İmralı’da Türk devletiyle diyalog ve müzakere sürecini başlatan Kürt Halk Önderi Abdullah Öcalan’ın çağrısıyla gerçekleştirilmesi kararlaştırılan 4 konferanstan ikincisi Kuzey Kürdistan’da gerçekleştiriliyor. Konferansın çağrıcıları ise Kürtlerin özgürlük arayışlarının somut bir ifadesi olarak değerlendirdikleri konferansın, Kürtler arasındaki birliği sağlamak açısından da stratejik öneme sahip olduğunu kaydettiler.

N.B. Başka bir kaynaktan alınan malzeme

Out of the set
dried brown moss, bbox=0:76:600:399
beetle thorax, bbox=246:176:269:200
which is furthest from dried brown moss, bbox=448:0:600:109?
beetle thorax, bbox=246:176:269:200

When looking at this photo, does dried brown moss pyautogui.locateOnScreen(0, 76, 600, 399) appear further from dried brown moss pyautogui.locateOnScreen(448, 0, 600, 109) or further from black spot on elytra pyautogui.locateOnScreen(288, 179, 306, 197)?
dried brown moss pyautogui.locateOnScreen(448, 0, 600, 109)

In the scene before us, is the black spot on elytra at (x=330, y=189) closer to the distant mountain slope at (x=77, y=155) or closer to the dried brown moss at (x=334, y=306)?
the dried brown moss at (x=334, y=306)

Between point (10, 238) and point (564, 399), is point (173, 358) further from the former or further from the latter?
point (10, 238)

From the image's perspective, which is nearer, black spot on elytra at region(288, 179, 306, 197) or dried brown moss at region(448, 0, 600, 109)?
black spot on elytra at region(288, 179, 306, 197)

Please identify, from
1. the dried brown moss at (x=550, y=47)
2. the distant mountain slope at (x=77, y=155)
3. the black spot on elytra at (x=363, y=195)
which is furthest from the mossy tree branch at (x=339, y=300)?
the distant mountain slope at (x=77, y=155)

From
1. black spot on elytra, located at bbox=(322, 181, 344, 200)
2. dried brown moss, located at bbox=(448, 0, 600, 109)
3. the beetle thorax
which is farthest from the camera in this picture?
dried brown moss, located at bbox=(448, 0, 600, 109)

Amed’de 15-16 Haziran tarihlerinde BDP, DTK, KADEP, ÖSP, DDKD’nin de aralarında bulunduğu 17 örgüt tarafından gerçekleştirilecek olan “Kuzey Kürdistan Birlik ve Çözüm Konferansı”na sayılı günler kala konferansın hazırlık çalışmaları devam ediyor. Uzun süren hazırlık çalışmalarının ardından 140 delegenin katılımıyla gerçekleşecek olan konferansa 48 kurum, 80 aydın, akademisyen ve kanaat önderleriyle beraber yaklaşık olarak 200 kişinin katılacağı belirtiliyor. Kuzey Kürdistan halkının kendi geleceğini belirlemesi noktasında önemli bir adım olan Kuzey Kürdistan konferansının çağrıcıları arasında bulunan DDKD Genel Başkanı İmam Taşçıer, ÖSP Genel Başkan Yardımcısı Aziz Mahmut Ak ve KADEP Amed İl Başkanı Civanroj Ceyhan ANF’ye değerlendirmede bulundu. Yapılan değerlendirmelerde, konferansın Kürtlerin özgürlük arayışlarının somut bir ifadesi olduğu kaydedildi.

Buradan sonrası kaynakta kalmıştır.